Posted on: Friday, April 20, 2001



FCC eases guideline on network mergers

Associated Press

WASHINGTON — The Federal Communications Commission relaxed its restriction against two networks belonging to a single company, a decision that most immediately impacts Viacom Inc.'s ownership of CBS and the fledgling UPN network.

Under the action, one of the four major television networks — ABC, CBS, NBC or Fox — can belong to the same company as a smaller, emerging network such as UPN or WB.

However, the commission kept in place a prohibition on two of the four major networks merging.

The action also marks the beginning of what observers expect to be a wave of decisions under the new GOP-led FCC to ease regulations on media businesses.

Such actions could ultimately allow companies to grow in size and scope and affect what Americans see, hear and read.

The modification adopted yesterday will enable Viacom Inc., which acquired CBS in a merger last year, to hold on to the UPN network as well.

Without the rule change, Viacom would have been forced to shed UPN — which has more than 200 affiliate broadcast stations — by May.

FCC Commissioner Susan Ness mentioned the benefits of keeping alive networks that serve niche and minority audiences and cited economic analysis "that this will help buttress the local stations that are affiliates of this network." But she warned future commissions against allowing the four major networks to combine.
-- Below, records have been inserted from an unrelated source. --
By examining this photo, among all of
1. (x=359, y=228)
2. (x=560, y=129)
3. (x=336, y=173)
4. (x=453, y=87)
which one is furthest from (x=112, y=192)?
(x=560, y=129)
Viacom said the agency's action recognizes the high level of competition already in the marketplace.

"We are encouraged by the FCC's willingness to revisit and amend its traditional positions in light of the realities of communications in the 21st century," the company said in a statement. Viacom is pushing for the commission to relax other broadcasting limits as well.

FCC Chairman Michael Powell has said media ownership rules must be justified in today's competitive market or done away with it.

That could signal the commission's approach to several key rules under review.

In May, the commission will begin evaluating whether to modify a rule that prohibits a company from owning a broadcast station and daily newspaper in the same locale.

A final decision could be months away, but any major easing of that restriction would be significant, experts say.

"It creates the potential for different kinds of companies than we have now," said Blair Levin, a former FCC official who now is a regulatory analyst with Legg Mason.